[start of GIVEN ENTRIES]
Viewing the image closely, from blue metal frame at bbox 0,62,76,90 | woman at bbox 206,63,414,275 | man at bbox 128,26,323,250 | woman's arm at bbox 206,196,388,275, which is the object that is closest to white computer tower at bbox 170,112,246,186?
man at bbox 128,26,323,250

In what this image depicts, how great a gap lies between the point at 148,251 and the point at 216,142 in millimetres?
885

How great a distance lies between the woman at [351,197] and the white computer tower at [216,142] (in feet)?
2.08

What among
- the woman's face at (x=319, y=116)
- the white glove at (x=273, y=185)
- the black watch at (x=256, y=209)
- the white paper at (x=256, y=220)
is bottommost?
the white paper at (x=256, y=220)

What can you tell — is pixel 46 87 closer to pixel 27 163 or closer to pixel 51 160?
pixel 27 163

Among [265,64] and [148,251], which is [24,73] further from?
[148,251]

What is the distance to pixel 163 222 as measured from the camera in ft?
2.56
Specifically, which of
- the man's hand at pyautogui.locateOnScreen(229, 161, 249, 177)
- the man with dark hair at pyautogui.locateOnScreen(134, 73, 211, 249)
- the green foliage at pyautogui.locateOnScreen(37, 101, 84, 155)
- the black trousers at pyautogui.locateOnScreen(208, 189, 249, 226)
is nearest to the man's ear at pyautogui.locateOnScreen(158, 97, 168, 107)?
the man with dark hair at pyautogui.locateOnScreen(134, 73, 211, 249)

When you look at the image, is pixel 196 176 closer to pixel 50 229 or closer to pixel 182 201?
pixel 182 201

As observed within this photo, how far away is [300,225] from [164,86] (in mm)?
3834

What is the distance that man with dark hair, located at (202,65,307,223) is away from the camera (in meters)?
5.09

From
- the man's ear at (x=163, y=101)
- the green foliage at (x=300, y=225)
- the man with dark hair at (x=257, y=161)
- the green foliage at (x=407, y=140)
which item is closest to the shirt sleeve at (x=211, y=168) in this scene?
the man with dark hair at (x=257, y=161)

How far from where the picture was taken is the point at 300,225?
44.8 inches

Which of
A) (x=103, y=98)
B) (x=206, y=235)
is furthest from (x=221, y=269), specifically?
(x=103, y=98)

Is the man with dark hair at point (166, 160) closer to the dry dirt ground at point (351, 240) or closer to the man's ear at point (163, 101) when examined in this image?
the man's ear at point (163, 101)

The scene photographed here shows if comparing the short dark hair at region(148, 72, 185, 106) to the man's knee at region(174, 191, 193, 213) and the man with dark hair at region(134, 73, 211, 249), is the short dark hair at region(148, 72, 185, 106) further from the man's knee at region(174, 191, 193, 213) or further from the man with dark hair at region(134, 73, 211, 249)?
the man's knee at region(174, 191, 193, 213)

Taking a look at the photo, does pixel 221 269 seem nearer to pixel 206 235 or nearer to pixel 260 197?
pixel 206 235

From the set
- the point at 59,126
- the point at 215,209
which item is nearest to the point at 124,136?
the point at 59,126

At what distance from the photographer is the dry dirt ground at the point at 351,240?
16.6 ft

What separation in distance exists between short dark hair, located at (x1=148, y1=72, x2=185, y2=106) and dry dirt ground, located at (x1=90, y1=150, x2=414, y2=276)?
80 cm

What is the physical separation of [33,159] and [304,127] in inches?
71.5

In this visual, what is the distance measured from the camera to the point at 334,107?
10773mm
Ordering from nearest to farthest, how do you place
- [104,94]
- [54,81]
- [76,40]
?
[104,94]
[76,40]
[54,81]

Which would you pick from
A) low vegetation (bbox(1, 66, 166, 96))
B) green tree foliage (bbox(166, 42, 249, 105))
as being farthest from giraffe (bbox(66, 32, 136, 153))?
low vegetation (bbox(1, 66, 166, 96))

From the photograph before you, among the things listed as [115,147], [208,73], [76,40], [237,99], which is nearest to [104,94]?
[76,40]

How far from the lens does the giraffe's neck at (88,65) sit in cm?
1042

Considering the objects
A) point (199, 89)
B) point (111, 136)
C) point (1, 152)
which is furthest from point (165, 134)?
[end of GIVEN ENTRIES]
Copy out the lines of the records word for word, beginning at the line that contains "Which would you pick from" and continuing through the last line of the records.

Which would you pick from
A) low vegetation (bbox(1, 66, 166, 96))
B) green tree foliage (bbox(166, 42, 249, 105))
as being farthest from giraffe (bbox(66, 32, 136, 153))?
low vegetation (bbox(1, 66, 166, 96))

From the photograph before you, among the things listed as [115,147], [208,73], [76,40], [237,99], which is nearest to [104,94]?
[76,40]

How far from the lens does the giraffe's neck at (88,65) sit in cm?
1042

Considering the objects
A) point (199, 89)
B) point (111, 136)
C) point (1, 152)
which is furthest from point (165, 134)?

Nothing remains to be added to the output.